Mille coups de bulldozer pour désamorcer la bombe foncière ? (Par Massamba Ndao)

0

SENTV : La visite inopinée effectuée, ce 1er mai –jour férié-, à Mbour 4 de Thiès prouve à bien des égards que le chef de l’Etat Bassirou Diomaye Faye et son régime placent le foncier, ce levier important du développement économique et social, au centre de leurs priorités. Il s’agissait pour lui de s’assurer de l’effectivité des récentes mesures visant à désamorcer la bombe foncière. Mais le Chef de l’Etat aura tout aussi constaté de graves distorsions à l’égalité et à l’équité entre citoyens. « Des personnes, parce qu’elles sont proches du pouvoir, ont pu bénéficier des dizaines voire centaines d’hectares au détriment des populations autochtones », dit-il, indigné. Le mal est donc profond. La situation ahurissante !

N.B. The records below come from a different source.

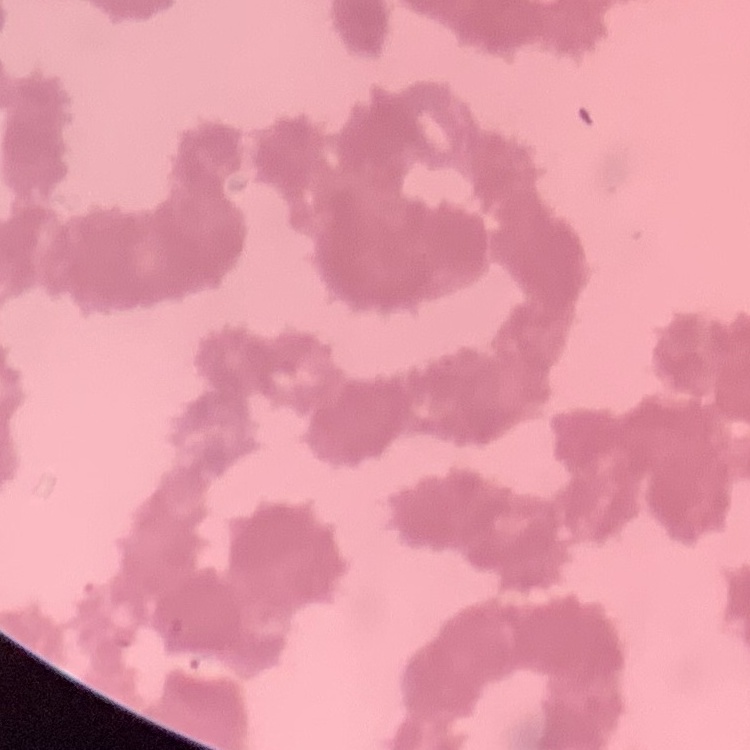
Summary:
  - Erythrocyte morphology: rouleaux formation
  - Image type: square crop of a larger photomicrograph
  - Stain: Field's or Giemsa
  - Preparation: thin blood film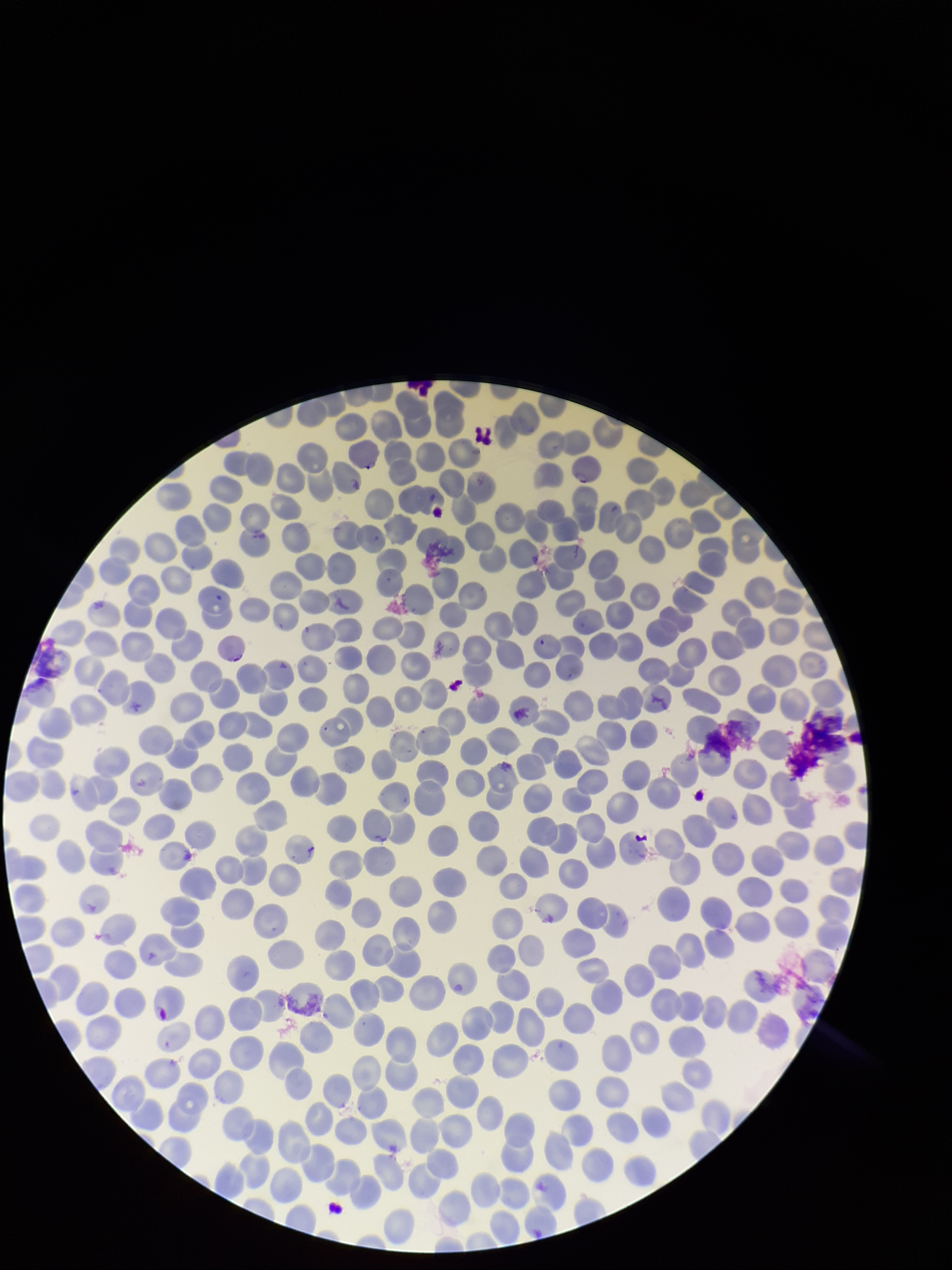

image_size: 952×1270 pixels
capture: smartphone photograph through the microscope eyepiece
parasitized_red_blood_cell_count: 1
stain: Giemsa
parasitized_red_blood_cells: seen
species_reported_for_this_patient: Plasmodium falciparum
red_blood_cell_count: 364
field_of_view: single
patient_malaria_status: positive
preparation: thin smear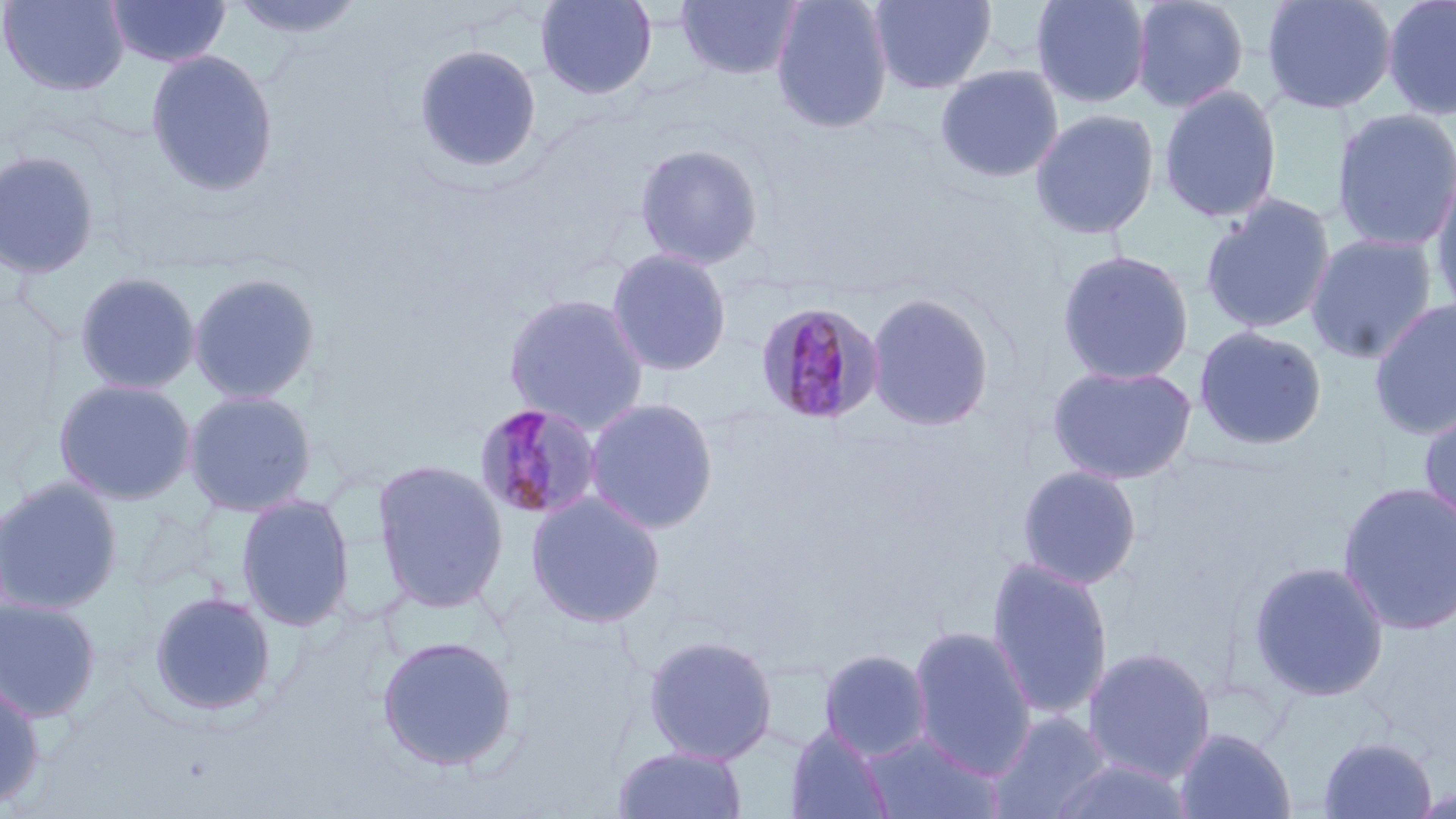

Summary:
  - Coordinate format: approximate bounding boxes as [x1, y1, x2, y2] in pixels
  - Uninfected red blood cell locations: [0, 0, 130, 96], [105, 0, 232, 68], [225, 0, 370, 43], [536, 0, 656, 99], [676, 0, 802, 80], [771, 0, 892, 134], [869, 0, 996, 95], [1030, 0, 1152, 109], [1130, 0, 1250, 113], [1260, 0, 1398, 115], [1382, 0, 1456, 121], [414, 43, 542, 175], [145, 48, 280, 196], [935, 64, 1064, 183], [1158, 84, 1282, 224], [1330, 108, 1456, 253], [1029, 109, 1160, 240], [635, 143, 763, 269], [0, 149, 102, 279], [1430, 166, 1456, 321], [1199, 194, 1337, 335], [1305, 233, 1438, 365], [606, 248, 732, 376], [1056, 249, 1195, 386], [74, 271, 201, 394], [187, 271, 322, 404], [865, 292, 994, 431], [504, 293, 650, 433], [1368, 298, 1456, 441], [1193, 326, 1327, 451], [1047, 363, 1198, 485], [53, 379, 197, 505], [183, 389, 318, 516], [584, 397, 719, 534], [1418, 405, 1456, 534], [371, 459, 509, 612], [1017, 465, 1142, 589], [0, 475, 124, 615], [1337, 480, 1456, 636], [525, 490, 666, 629], [236, 494, 355, 630], [986, 557, 1114, 722], [1247, 559, 1390, 703], [148, 590, 277, 717], [0, 595, 103, 722], [907, 626, 1036, 778], [376, 634, 519, 771], [642, 634, 778, 764], [1082, 646, 1216, 784], [819, 649, 932, 761], [0, 676, 46, 810], [987, 710, 1114, 818], [785, 724, 894, 819], [1174, 726, 1296, 819], [859, 731, 1004, 818], [1317, 735, 1438, 818], [611, 745, 748, 819], [1046, 756, 1194, 818]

En tout cas, au Sénégal, les différends liés au foncier représentent 90 % des conflits. En 2023, par exemple, la Direction de la surveillance et du contrôle de l’occupation du sol (Dscos) a enregistré 3498 plaintes, dont 1230 ont été solutionnées « dans le cadre de la prévention », à en croire le directeur de ladite direction de la gendarmerie nationale, le colonel Papa Saboury Ndiaye.

Ces conflits opposent souvent l’État du Sénégal, à travers ses démembrements, et les populations, mais aussi les communes, qui ont un souci d’extension de leur territoire, et les populations ou des privés qui, souvent, après avoir consenti des investissements, voient leurs biens détruits par la loi parce qu’ils ne sont pas détenteurs de titres.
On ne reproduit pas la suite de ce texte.